CONSIGNES
1. Recopiez fidèlement le passage de l'extrait de page ci-dessous qui commence par les mots contenant « 23. D'une part, il » et se termine par « société en France. ».
2. Les affirmations suivantes sont-elles conformes à l'extrait de page ci-dessous ? Répondez par oui ou par non, en citant à chaque fois les mots décisifs du texte.
(a) La société a déposé dans le délai légal les déclarations liées à son activité en France.
(b) Les déclarations portant la mention « néant » ou « zéro » ont été déposées après une mise en demeure du vérificateur.
(c) La société a fait connaître son activité au greffe du tribunal de commerce.
3. D'après l'extrait de page ci-dessous, quelle mention portaient les déclarations que la société affirme avoir déposées en France ?

EXTRAIT DE PAGE
23. D'une part, il est constant que C... Clan's World n'a pas déposé dans le délai légal les déclarations qu'elle était tenue de souscrire à raison de son activité en France et n'a pas fait connaître son activité à un centre de formalités des entreprises ou au greffe du tribunal de commerce. Si elle fait valoir qu'elle a déposé des déclarations portant la mention " néant " ou " zéro " en France, ces déclarations ont été déposées au cours des opérations de vérification après mise en demeure par le vérificateur et ne peuvent donc être prises en compte pour l'appréciation du caractère occulte de l'activité de la société en France.

DONNÉES RECUEILLIES
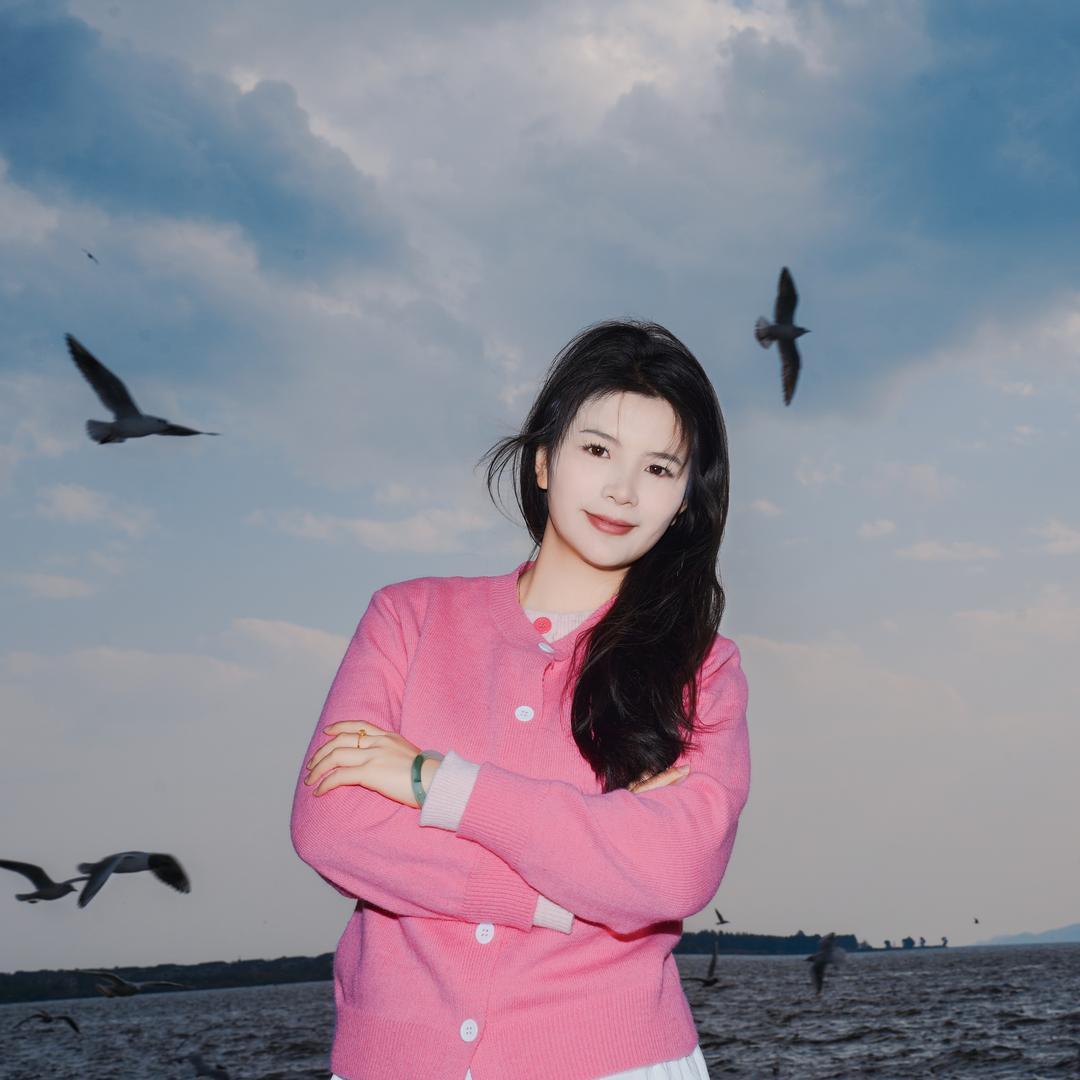 麻辣小龙虾.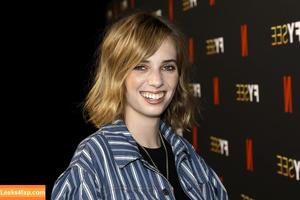 Maya Hawke photo #0846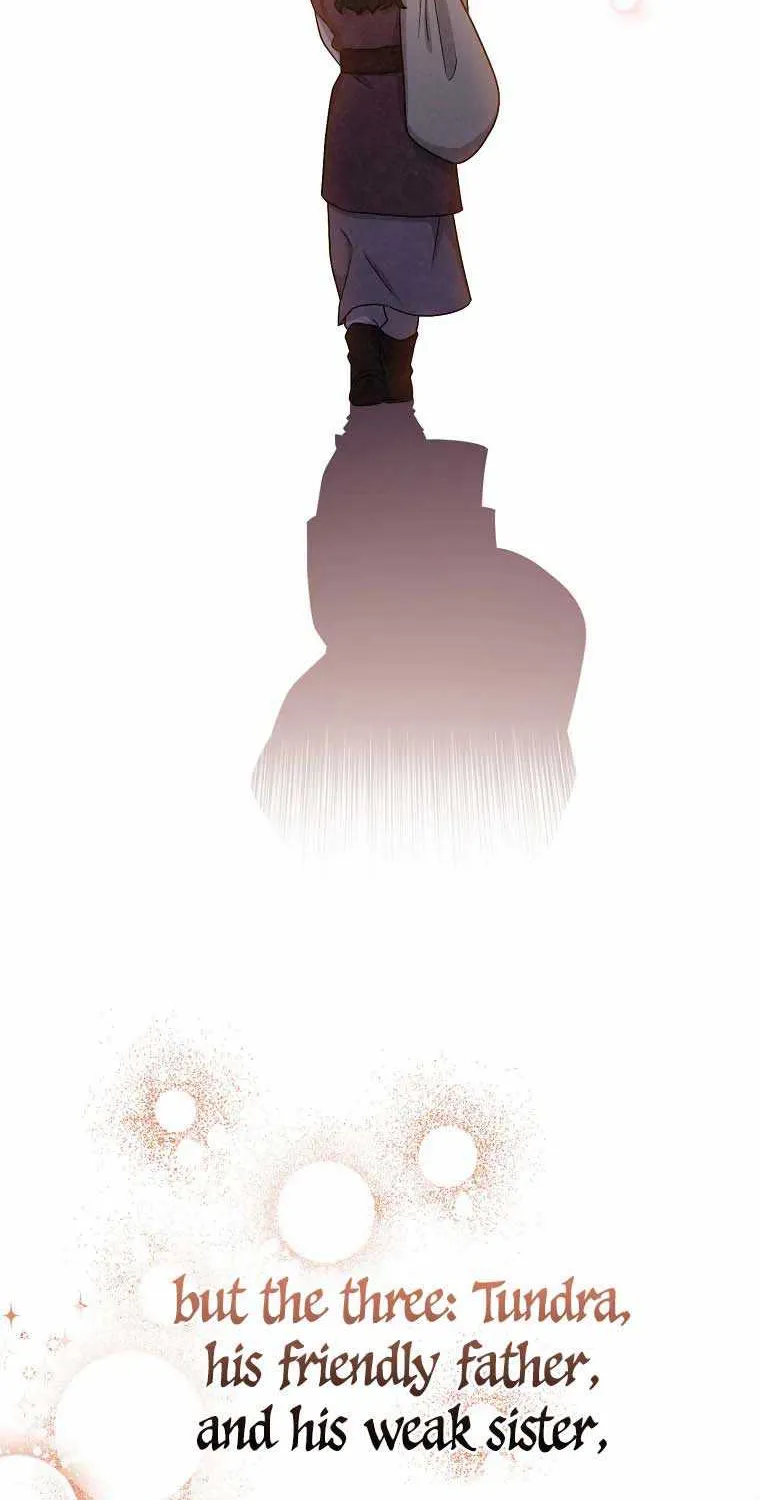 I Acted As the Adopted Daughter Too Well Chapter 8 page 2 -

CORRIGÉ
1.
23. D'une part, il est constant que C... Clan's World n'a pas déposé dans le délai légal les déclarations qu'elle était tenue de souscrire à raison de son activité en France et n'a pas fait connaître son activité à un centre de formalités des entreprises ou au greffe du tribunal de commerce. Si elle fait valoir qu'elle a déposé des déclarations portant la mention " néant " ou " zéro " en France, ces déclarations ont été déposées au cours des opérations de vérification après mise en demeure par le vérificateur et ne peuvent donc être prises en compte pour l'appréciation du caractère occulte de l'activité de la société en France.

2.
(a) Non : « il est constant que C... Clan's World n'a pas déposé dans le délai légal les déclarations qu'elle était tenue de souscrire à raison de son activité en France ».
(b) Oui : « ces déclarations ont été déposées au cours des opérations de vérification après mise en demeure par le vérificateur ».
(c) Non : « n'a pas fait connaître son activité à un centre de formalités des entreprises ou au greffe du tribunal de commerce ».

3. La mention « néant » ou « zéro ».